Gender and sexual orientation in romance writing

How important is gender and sexual orientation to the way in which romances are written?

When I set out to write a romance, the most important things are the characters. They have to be real to me, given dimensions and weight, so that when presented to readers they are fully beleivable and tangible. To that end certain things need to be set in place for the writing to revolve around. Is the character a man or a woman, cis or transgender? Are they homosexual or heterosexual?

Every person has their needs and drives. When two (and sometimes more!) such individuals come together they form an entity which has its own needs and drives superimposed over its component individual ones. That is what a reñationship becomes, and in romance stories the relationship itself is very much an extra unnamed character in its own right. It might be uncredited, yet it is really the lead.

This is true for every type of human relationship regardless of the orientations and attractions within. This is vitally important to me because I don’t write just gay or just lesbian or just anything else romances, I write people romances, not always sticking to my ‘own’ area.

Oh, ‘own area’. That is another good one to consider. I produce Lesbian, Gay and Transgender themed love stories in particular. That is already a little broader than most authors try to cover. It crosses boundaries and even causes upset: How dare you write about this when you are actually that!

Maybe it is best to start with my own limitations. I find it harder to get my head into bisexuals (for me, even though I am attracted to women and men, I don’t see myself as bisexual and I always think such people are too easily misunderstood by everyone else. Likewise, non-binary  people occupy a position outside of my rather traditional and constrained life, something I have to admit to even while fully recognising their validity. A third category I can struggle with is where people are in open, non-monogamous relationships who share affection between multiple, sometimes long-term, partners. That said, my Forgotten Wings series sees my characters in rahter complicated intersecting circles, with the primary characters of Sapphira and Giulia quite openly sharing love and tenderness with Catherine and Cassandra …. I guess that an author’s imagination can indeed surpass her experience!

A gay friend once said about one of my lesbian romances that if I changed the sex of the two characters it would work perfectly well as a gay story. Apparently, he just read it as if it were involving two gay men instead of the women I had written, and he loved it! Of course, some behaviours will be more typically male and some more typically female (on a binary scale) but there is an awful lot of leeway.

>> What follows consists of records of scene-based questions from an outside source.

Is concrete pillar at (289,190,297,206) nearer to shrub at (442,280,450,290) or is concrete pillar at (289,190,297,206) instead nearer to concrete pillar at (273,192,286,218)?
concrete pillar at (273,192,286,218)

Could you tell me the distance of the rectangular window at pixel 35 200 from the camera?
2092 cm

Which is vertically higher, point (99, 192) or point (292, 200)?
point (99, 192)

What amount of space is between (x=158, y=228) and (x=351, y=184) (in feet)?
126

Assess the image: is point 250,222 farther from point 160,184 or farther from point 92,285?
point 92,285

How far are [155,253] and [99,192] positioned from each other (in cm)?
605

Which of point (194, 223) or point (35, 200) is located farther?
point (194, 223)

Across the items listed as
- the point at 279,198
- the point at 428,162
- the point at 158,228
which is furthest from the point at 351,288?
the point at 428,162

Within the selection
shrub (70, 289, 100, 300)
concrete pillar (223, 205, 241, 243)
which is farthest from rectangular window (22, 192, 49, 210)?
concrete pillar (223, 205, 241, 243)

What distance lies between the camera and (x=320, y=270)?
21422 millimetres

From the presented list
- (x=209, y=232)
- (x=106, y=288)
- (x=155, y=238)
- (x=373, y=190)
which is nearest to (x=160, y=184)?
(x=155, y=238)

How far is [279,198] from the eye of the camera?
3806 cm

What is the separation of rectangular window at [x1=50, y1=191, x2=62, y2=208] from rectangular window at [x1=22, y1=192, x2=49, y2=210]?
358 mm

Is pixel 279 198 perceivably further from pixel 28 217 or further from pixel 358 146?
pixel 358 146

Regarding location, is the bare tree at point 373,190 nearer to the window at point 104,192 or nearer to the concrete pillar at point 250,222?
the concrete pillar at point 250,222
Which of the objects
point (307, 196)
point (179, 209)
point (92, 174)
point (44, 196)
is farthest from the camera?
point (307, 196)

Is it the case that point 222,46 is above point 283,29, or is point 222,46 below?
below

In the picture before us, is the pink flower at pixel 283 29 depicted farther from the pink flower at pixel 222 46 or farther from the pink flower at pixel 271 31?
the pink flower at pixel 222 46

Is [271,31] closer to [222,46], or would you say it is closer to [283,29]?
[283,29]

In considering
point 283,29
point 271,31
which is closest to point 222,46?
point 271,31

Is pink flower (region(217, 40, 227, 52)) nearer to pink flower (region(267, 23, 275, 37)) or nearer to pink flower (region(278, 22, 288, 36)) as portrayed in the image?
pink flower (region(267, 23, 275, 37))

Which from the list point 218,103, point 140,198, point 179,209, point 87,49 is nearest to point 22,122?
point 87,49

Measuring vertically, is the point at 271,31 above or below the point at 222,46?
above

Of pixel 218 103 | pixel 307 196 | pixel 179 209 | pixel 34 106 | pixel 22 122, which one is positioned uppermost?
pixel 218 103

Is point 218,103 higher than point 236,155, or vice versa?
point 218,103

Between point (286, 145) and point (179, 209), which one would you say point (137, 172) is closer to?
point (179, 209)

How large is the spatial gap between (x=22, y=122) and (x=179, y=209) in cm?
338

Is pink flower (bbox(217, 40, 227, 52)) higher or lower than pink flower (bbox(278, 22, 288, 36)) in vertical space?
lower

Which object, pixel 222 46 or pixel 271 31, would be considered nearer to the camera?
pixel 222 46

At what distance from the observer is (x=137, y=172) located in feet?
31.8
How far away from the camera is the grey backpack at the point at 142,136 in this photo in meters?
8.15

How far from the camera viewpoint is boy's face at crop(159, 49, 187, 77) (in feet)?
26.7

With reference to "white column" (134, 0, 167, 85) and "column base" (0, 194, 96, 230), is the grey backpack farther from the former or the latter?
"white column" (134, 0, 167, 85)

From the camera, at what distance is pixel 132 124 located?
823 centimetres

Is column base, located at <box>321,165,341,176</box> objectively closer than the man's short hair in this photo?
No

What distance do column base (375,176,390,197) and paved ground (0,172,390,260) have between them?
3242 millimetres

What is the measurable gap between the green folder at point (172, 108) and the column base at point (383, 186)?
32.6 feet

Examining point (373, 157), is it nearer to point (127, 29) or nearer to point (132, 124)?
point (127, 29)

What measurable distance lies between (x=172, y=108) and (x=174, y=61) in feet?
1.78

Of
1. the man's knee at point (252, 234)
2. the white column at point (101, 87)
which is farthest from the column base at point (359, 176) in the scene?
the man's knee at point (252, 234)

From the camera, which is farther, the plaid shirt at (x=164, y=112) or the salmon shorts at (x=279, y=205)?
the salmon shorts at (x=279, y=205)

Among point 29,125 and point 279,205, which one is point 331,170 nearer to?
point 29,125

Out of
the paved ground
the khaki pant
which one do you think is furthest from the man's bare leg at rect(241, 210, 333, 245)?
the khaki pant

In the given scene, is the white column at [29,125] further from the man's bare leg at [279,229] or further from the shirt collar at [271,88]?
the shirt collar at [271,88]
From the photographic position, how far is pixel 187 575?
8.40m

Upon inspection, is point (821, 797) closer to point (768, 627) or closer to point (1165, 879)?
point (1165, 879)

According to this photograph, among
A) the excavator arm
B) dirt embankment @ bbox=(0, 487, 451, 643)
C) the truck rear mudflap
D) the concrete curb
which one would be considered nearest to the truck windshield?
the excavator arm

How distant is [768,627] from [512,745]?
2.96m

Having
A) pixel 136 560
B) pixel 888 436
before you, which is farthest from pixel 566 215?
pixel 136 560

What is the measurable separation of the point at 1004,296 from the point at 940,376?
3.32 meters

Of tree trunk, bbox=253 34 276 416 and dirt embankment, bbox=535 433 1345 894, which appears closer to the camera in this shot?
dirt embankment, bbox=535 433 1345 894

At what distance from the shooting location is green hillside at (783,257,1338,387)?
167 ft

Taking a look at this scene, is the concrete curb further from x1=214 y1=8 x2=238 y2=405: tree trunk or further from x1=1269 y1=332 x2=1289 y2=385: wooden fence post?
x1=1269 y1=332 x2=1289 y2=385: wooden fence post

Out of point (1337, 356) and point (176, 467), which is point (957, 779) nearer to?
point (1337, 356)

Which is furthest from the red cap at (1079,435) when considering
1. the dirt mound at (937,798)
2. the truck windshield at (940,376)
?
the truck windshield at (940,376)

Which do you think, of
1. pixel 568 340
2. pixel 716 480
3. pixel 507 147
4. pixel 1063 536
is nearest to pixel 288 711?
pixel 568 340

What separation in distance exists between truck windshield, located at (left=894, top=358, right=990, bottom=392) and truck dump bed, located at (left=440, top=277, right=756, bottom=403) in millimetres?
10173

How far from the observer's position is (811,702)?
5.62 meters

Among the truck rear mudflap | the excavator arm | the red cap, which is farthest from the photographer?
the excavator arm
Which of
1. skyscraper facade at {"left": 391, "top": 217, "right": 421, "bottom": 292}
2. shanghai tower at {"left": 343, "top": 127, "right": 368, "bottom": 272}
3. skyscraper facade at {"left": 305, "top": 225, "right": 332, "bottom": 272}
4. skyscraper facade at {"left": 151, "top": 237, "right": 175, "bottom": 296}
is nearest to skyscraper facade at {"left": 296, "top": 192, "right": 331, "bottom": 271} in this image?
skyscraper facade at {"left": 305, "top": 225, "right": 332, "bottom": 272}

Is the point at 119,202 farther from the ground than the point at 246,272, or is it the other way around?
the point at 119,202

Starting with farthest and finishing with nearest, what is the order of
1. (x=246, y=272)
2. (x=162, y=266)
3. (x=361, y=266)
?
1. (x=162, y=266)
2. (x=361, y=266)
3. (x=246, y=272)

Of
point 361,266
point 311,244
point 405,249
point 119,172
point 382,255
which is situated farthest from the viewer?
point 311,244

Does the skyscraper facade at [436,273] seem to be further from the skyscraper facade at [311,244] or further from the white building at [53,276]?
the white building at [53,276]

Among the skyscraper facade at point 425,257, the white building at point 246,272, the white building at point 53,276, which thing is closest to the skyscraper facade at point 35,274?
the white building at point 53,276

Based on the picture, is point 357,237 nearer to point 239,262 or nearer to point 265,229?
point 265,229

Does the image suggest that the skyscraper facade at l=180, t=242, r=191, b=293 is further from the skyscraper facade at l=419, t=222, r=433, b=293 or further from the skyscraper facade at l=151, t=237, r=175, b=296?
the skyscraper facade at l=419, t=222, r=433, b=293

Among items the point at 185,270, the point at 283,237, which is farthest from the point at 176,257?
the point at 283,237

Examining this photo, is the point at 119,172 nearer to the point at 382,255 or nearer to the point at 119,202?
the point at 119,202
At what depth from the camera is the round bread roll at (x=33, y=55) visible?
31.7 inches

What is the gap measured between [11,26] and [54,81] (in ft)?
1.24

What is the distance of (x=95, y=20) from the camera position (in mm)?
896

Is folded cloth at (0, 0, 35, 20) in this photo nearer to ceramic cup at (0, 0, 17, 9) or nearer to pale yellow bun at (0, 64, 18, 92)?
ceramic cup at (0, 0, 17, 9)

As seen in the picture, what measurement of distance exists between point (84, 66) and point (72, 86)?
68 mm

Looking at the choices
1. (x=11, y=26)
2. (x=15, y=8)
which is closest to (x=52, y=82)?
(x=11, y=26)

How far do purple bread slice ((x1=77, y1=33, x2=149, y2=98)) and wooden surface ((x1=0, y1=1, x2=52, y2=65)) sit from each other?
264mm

And again, for beleivable characters, gender expectations might add flavour and consistency to a story, even as breaking such expectations might add spice.

So, I don’t think it matters if the romance is lesbian, gay or straight. I don’t think it matters how individuals classify themselves. A romance is about love between people. In writing romance, you have to make those people believably interact to create that one extra, and most special character: The relationship itself.